(Spatial question records)
===

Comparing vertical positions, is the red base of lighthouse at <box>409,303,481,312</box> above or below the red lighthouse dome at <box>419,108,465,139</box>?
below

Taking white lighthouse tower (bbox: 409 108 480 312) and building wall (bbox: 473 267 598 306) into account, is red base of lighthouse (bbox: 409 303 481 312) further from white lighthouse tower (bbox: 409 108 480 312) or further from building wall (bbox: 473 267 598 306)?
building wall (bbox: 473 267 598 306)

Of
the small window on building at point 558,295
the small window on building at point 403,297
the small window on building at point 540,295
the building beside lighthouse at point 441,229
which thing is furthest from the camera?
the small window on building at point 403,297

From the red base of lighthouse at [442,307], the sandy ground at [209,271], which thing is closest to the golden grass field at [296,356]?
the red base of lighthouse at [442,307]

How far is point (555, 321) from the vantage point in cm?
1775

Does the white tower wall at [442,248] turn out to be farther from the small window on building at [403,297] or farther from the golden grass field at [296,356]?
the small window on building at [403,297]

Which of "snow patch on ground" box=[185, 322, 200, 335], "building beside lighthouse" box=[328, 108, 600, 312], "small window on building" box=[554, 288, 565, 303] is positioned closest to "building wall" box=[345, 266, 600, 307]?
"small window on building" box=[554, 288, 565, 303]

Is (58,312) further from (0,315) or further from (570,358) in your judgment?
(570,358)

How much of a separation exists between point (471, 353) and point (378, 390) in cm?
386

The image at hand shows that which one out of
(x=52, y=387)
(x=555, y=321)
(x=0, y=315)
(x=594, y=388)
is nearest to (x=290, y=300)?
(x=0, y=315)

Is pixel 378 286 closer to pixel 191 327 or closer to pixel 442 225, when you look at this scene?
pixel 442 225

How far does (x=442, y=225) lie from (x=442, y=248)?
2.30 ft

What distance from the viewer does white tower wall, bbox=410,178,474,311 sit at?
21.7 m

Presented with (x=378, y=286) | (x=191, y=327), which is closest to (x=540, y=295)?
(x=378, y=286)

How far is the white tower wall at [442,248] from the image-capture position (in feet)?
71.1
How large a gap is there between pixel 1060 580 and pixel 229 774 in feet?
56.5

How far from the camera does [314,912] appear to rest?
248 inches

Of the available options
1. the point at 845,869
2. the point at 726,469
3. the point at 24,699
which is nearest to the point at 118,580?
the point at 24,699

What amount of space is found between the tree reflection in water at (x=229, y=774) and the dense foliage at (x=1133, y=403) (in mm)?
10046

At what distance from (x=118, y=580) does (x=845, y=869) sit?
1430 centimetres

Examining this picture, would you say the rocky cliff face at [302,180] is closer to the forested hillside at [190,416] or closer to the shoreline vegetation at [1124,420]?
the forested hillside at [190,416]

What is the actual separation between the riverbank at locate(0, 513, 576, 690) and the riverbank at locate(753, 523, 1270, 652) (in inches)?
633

===

SET PROBLEM: Copy out everything in the records above, from the line containing "At what distance" down to the end of the records, word for word.

REPLY:
At what distance from (x=118, y=580) does (x=845, y=869) sit?
1430 centimetres

Examining this picture, would you say the rocky cliff face at [302,180] is closer to the forested hillside at [190,416] or closer to the shoreline vegetation at [1124,420]?
the forested hillside at [190,416]

What is the actual separation between the riverbank at locate(0, 513, 576, 690) and the riverbank at locate(753, 523, 1270, 652) (in inches)?
633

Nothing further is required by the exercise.